Against shields, EMP damage is divided by 3 and converted into normal shield damage. If a weapon deals normal and EMP damage together, the EMP damage is applied last.

EMP is yellow, or in the case of the self-destructing Imp, blue.

Disarm damage

Disarm is a particular type of EMP that will leave the afflicted units able to move, but unable to use any weapons or special abilities (this includes jumping, using build power, regeneration or receiving income from the commander's Vanguard economy module). Disarm damage is converted into a separate disarm percentage bar tracked independently from EMP percentage. Disarmed units flash yellow instead of blue.

Slow damage

Slow damage gradually decreases the movement speed and rate of fire of enemy units.

Weapon slow.jpg

  • Unlike EMP or disarm damage, slow damage is tracked and stored directly on the affected unit as a total rather than being converted into a percentage.
  • As long as a unit has slow damage on it, it's slowed in proportion to the slow damage / its maximum health. This means that damaging a unit can increase its slow since the slow damage buffer becomes proportionally larger.
  • Slow damage is always capped at 50% of the unit's current health. If a unit is damaged to the point that slow damage would rise over this limit, the extra slow damage is cleared.
  • After 0.5s of taking no slow damage, units start clearing slow damage = 4% of their current health per second.
  • Some units (the Limpet and Moderator) apply overslow:
    • This is a secondary status effect that raises the slow damage cap of the target to higher than 50% of the target's current HP.
    • Even when a unit's slow damage taken is higher than 50% of its current health, it is still only slowed down by 50%. Overslow effectively "stretches out" the 50% slow longer.
    • Overslow is tracked and cleared separately from slow.

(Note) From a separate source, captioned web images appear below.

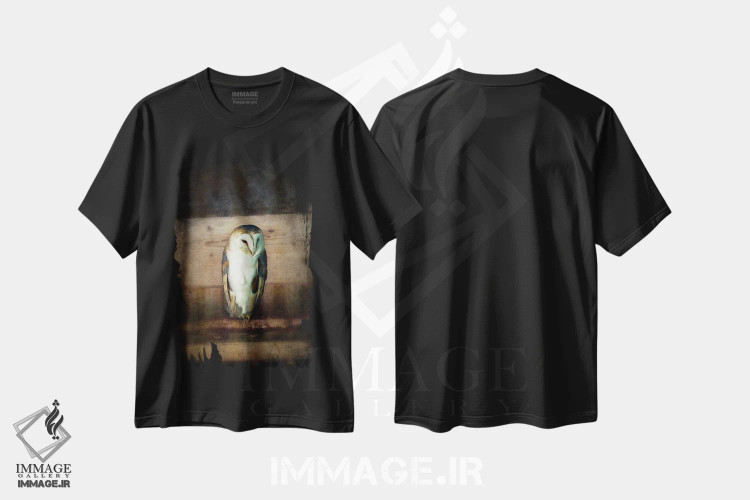 تیشرت مشکی طرح دار Vintage Style,جغد انبار، مدیوم اثر جین ریکس | فروشگاه ایماژ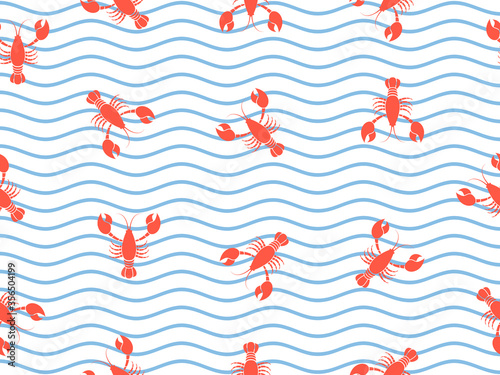 Lobster seamless pattern sea wave background. Seafood vector illustration.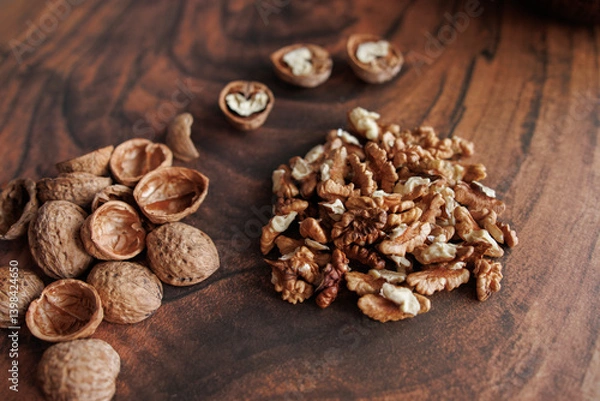 Fototapeta nuts in a bowl and a cup of coffee. top view.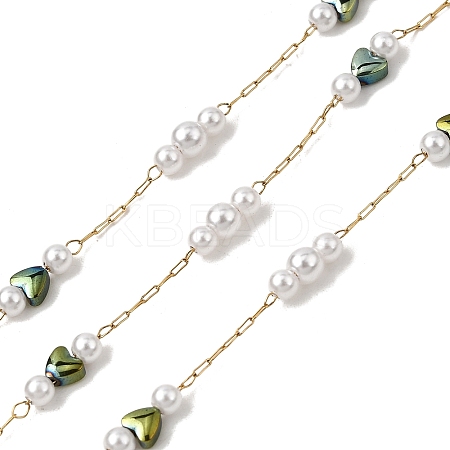 Handmade 304 Stainless Steel ABS Plastic Pearl Round with Heart Link Chains CHS-L032-12G-1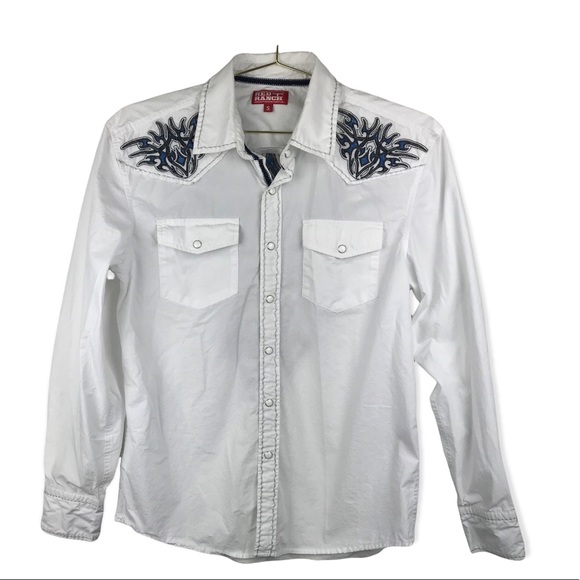 Red Ranch Other - Red Ranch Men's Pearl Snap White Long Sleeve Flip Cuff Embroidered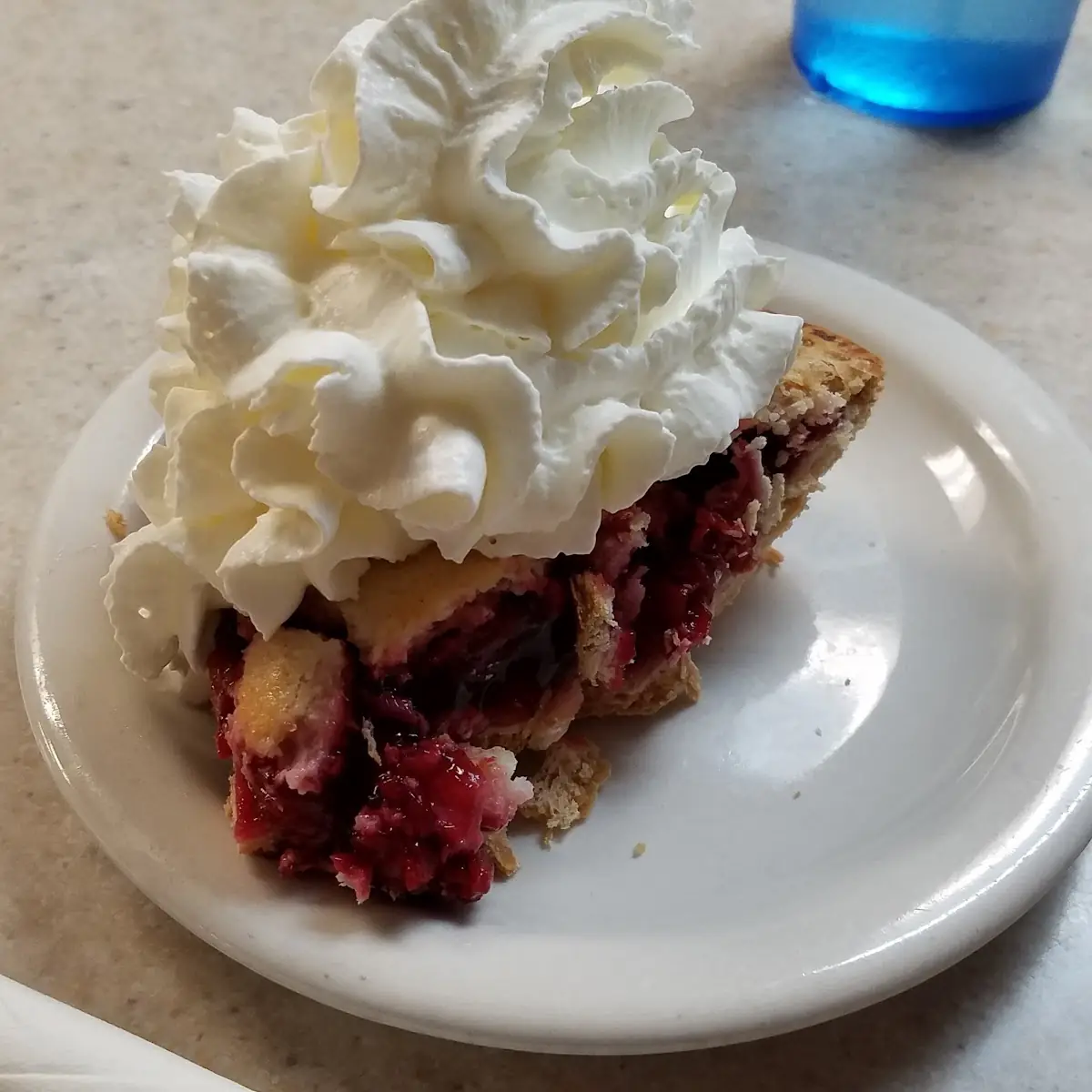 Cherry Pie with Whipped Topping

Like EMP damage, slow damage is divided by 3 and converted into normal damage against shields.

Slow is purple.

Capture damage

Capture damage is a special kind of damage only dealt by the Dominatrix. It can steal a unit from an enemy and place it under your (potentially permanent) control.

  • When an instance of capture damage is applied to an enemy, it is directly converted into a percentage just like with EMP damage. Unlike with EMP damage, it's divided by (the target enemy's current HP + 1000) instead of just the target's current HP.
  • When a unit reaches 100% capture percentage, it is captured and belongs to the Dominatrix's player. It stays this way until the Dominatrix that dealt the final instance of capture damage is destroyed.
  • After 5s of taking no capture damage, capture percentage decays at a rate of 4% per second.
  • If a captured unit's controlling Dominatrix is destroyed, it is returned to its original controller with 95% capture percentage.
  • Capturing a Dominatrix grants control of all its subordinates, in a tree-like control structure.
  • Even though capture percentage stacks, it does not stack between players who belong on different teams. Each team gets their own capture bar for the target unit, and the UI will only display the highest percentage.

When a Dominatrix takes control of an enemy unit, a visible control line is drawn leading from the Dominatrix to its victim. The full line is visible to any enemy player who has vision of either end of the line, so they can spot hidden controllers. Even though the Dominatrix has a 12 second reload time after capturing a unit, this only applies to the Dominatrix that dealt the final instance of capture damage - every other Dominatrix that contributed can fire on new targets immediately.

Capturing a unit that originally belonged to an ally returns it to that ally without creating a control link.